* _WORK TO COMPLETE_:
Rewrite the items below as a Markdown table with the columns Number and Text. Give each line its own row and leave out blank lines.

Data records:
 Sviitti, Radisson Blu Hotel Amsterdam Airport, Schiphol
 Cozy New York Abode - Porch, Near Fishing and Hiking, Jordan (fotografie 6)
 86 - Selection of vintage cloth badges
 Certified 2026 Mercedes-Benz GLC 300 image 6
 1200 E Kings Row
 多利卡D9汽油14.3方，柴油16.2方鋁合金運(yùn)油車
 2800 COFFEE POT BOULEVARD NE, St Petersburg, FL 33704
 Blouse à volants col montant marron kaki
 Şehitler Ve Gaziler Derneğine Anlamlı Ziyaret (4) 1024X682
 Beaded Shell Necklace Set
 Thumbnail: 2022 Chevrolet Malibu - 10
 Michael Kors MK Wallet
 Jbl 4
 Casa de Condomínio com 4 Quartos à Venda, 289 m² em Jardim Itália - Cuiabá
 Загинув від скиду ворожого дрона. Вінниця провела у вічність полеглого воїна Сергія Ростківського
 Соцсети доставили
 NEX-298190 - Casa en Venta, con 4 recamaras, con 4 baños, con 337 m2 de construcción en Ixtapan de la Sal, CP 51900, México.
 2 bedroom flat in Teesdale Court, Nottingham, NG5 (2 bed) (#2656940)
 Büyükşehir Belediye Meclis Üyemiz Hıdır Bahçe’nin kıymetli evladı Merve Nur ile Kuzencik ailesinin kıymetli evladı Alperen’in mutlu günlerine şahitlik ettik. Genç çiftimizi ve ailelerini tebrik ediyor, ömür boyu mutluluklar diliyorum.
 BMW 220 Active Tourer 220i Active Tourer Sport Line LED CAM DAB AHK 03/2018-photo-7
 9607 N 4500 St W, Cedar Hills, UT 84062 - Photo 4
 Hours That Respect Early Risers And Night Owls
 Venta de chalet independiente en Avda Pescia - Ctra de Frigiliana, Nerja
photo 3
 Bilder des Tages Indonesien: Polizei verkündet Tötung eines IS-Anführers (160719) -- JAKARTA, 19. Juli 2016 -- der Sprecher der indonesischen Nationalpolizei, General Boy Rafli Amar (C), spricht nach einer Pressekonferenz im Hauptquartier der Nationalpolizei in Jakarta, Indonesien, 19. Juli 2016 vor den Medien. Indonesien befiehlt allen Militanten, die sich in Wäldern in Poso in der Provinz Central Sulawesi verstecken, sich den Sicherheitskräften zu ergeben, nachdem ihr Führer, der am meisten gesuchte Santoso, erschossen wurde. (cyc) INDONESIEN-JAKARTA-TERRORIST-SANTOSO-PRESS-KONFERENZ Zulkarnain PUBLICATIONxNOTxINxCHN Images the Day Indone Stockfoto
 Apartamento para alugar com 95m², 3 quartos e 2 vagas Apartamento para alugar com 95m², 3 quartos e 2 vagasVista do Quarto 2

* _THE COMPLETED TASK_:
| Number | Text |
|---|---|
| 1 |  Sviitti, Radisson Blu Hotel Amsterdam Airport, Schiphol |
| 2 |  Cozy New York Abode - Porch, Near Fishing and Hiking, Jordan (fotografie 6) |
| 3 |  86 - Selection of vintage cloth badges |
| 4 |  Certified 2026 Mercedes-Benz GLC 300 image 6 |
| 5 |  1200 E Kings Row |
| 6 |  多利卡D9汽油14.3方，柴油16.2方鋁合金運(yùn)油車 |
| 7 |  2800 COFFEE POT BOULEVARD NE, St Petersburg, FL 33704 |
| 8 |  Blouse à volants col montant marron kaki |
| 9 |  Şehitler Ve Gaziler Derneğine Anlamlı Ziyaret (4) 1024X682 |
| 10 |  Beaded Shell Necklace Set |
| 11 |  Thumbnail: 2022 Chevrolet Malibu - 10 |
| 12 |  Michael Kors MK Wallet |
| 13 |  Jbl 4 |
| 14 |  Casa de Condomínio com 4 Quartos à Venda, 289 m² em Jardim Itália - Cuiabá |
| 15 |  Загинув від скиду ворожого дрона. Вінниця провела у вічність полеглого воїна Сергія Ростківського |
| 16 |  Соцсети доставили |
| 17 |  NEX-298190 - Casa en Venta, con 4 recamaras, con 4 baños, con 337 m2 de construcción en Ixtapan de la Sal, CP 51900, México. |
| 18 |  2 bedroom flat in Teesdale Court, Nottingham, NG5 (2 bed) (#2656940) |
| 19 |  Büyükşehir Belediye Meclis Üyemiz Hıdır Bahçe’nin kıymetli evladı Merve Nur ile Kuzencik ailesinin kıymetli evladı Alperen’in mutlu günlerine şahitlik ettik. Genç çiftimizi ve ailelerini tebrik ediyor, ömür boyu mutluluklar diliyorum. |
| 20 |  BMW 220 Active Tourer 220i Active Tourer Sport Line LED CAM DAB AHK 03/2018-photo-7 |
| 21 |  9607 N 4500 St W, Cedar Hills, UT 84062 - Photo 4 |
| 22 |  Hours That Respect Early Risers And Night Owls |
| 23 |  Venta de chalet independiente en Avda Pescia - Ctra de Frigiliana, Nerja |
| 24 | photo 3 |
| 25 |  Bilder des Tages Indonesien: Polizei verkündet Tötung eines IS-Anführers (160719) -- JAKARTA, 19. Juli 2016 -- der Sprecher der indonesischen Nationalpolizei, General Boy Rafli Amar (C), spricht nach einer Pressekonferenz im Hauptquartier der Nationalpolizei in Jakarta, Indonesien, 19. Juli 2016 vor den Medien. Indonesien befiehlt allen Militanten, die sich in Wäldern in Poso in der Provinz Central Sulawesi verstecken, sich den Sicherheitskräften zu ergeben, nachdem ihr Führer, der am meisten gesuchte Santoso, erschossen wurde. (cyc) INDONESIEN-JAKARTA-TERRORIST-SANTOSO-PRESS-KONFERENZ Zulkarnain PUBLICATIONxNOTxINxCHN Images the Day Indone Stockfoto |
| 26 |  Apartamento para alugar com 95m², 3 quartos e 2 vagas Apartamento para alugar com 95m², 3 quartos e 2 vagasVista do Quarto 2 |